In esito alle investigazioni esperite, il GIP ha ritenuto di accogliere la richiesta dei PM, emettendo la misura cautelare del divieto di esercitare attività d’impresa e di ricoprire uffici direttivi di imprese già nel corso delle indagini preliminari, in quanto ha riconosciuto l’esistenza di gravi indizi di colpevolezza raccolti, la pericolosità del soggetto insita nella sua incessante attività diretta a privare i creditori sociali di beni e valori sui quali avrebbero potuto soddisfare il proprio credito e il rischio che l’uomo, dotato di non comuni capacità tecniche, potesse agevolmente reiterare la condotta criminosa, ponendo in essere attraverso l’esercizio d’impresa altre frodi informatiche in danno dei creditori.

L’attività testimonia, infine, l’elevata competenza e professionalità, nonché l’impegno costante della Polizia Postale a tutela della cyber-economia e delle infrastrutture critiche, informatiche e finanziarie, attività sempre più importante anche alla luce del difficile momento causato dall’emergenza epidemiologica in corso.
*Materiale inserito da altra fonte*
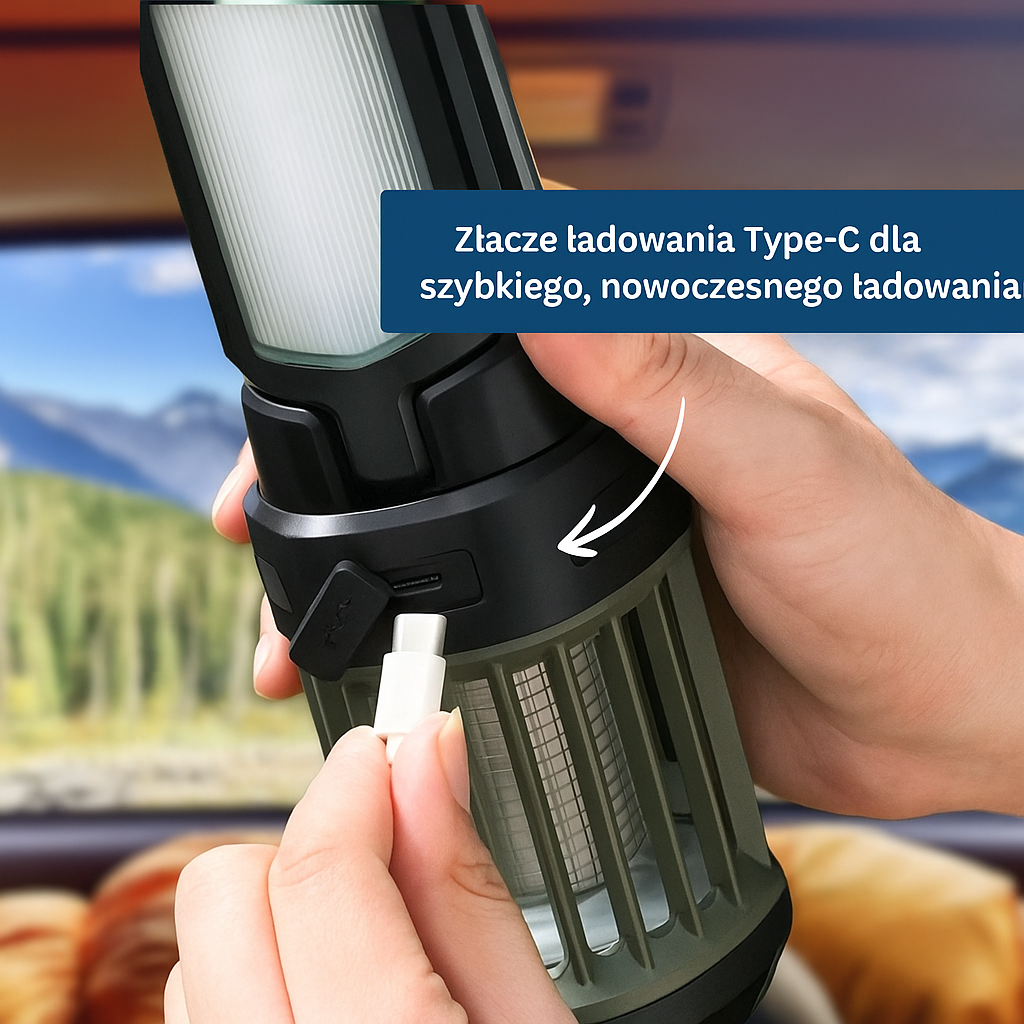 Lampa owadobójcza z funkcją latarki LED – 2w1 odstraszacz komarów i oświetlenie do użytku na zewnątrz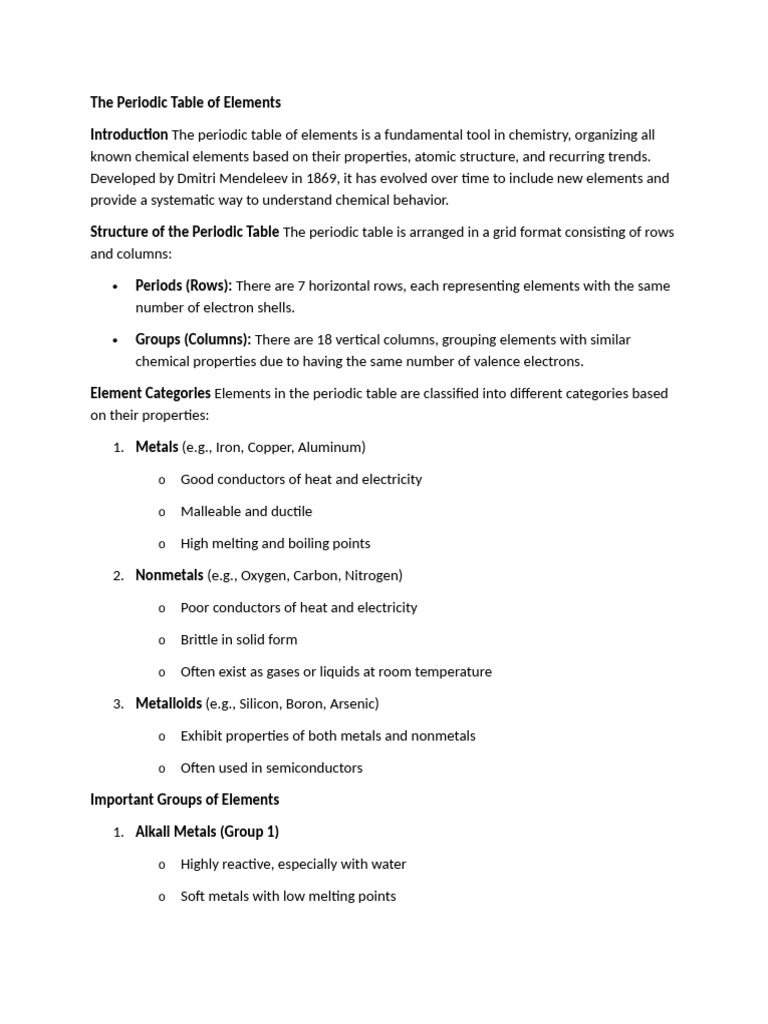 The Periodic Table of Elements | PDF | Periodic Table | Metals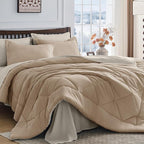 HEVUMYI Khaki & Linen California King Comforter Set - 7-Piece All Season Bed in a Bag Cal King, Ultra Soft Bedding Set with Comforter, Flat Sheet, Fitted Sheet, Pillowcases, Pillow Shams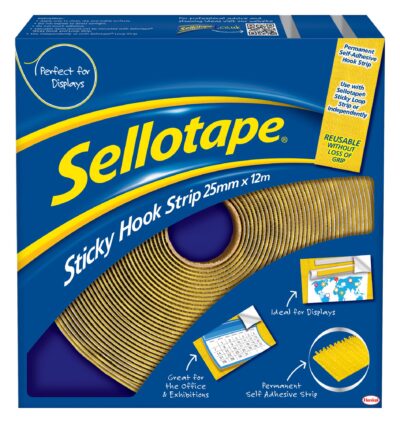 Sellotape Sticky Hook Strip Permanent Self Adhesive 25mm x 12m – 1445179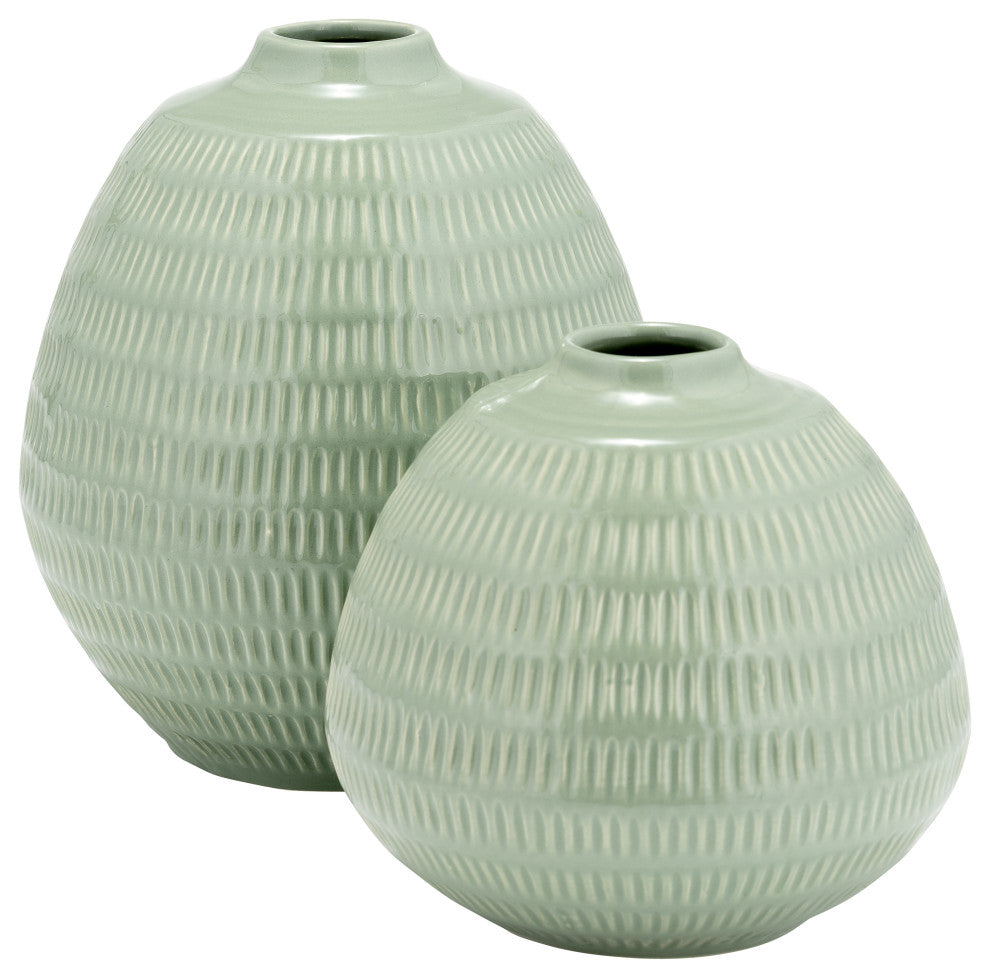 Ceramic 7", Stripe Oval Vase, Dark Sage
L’online non viene, infatti, più percepito come un momento accessorio, ma come un momento sostanziale della vita delle persone, che non potendo usufruire dei normali strumenti di operatività finanziaria hanno deciso di investire nel trading online e nelle monete digitali, in maniera tale da diversificare in maniera adeguata i propri investimenti, ma al tempo stesso esponendosi ai rischi delle frodi informatiche.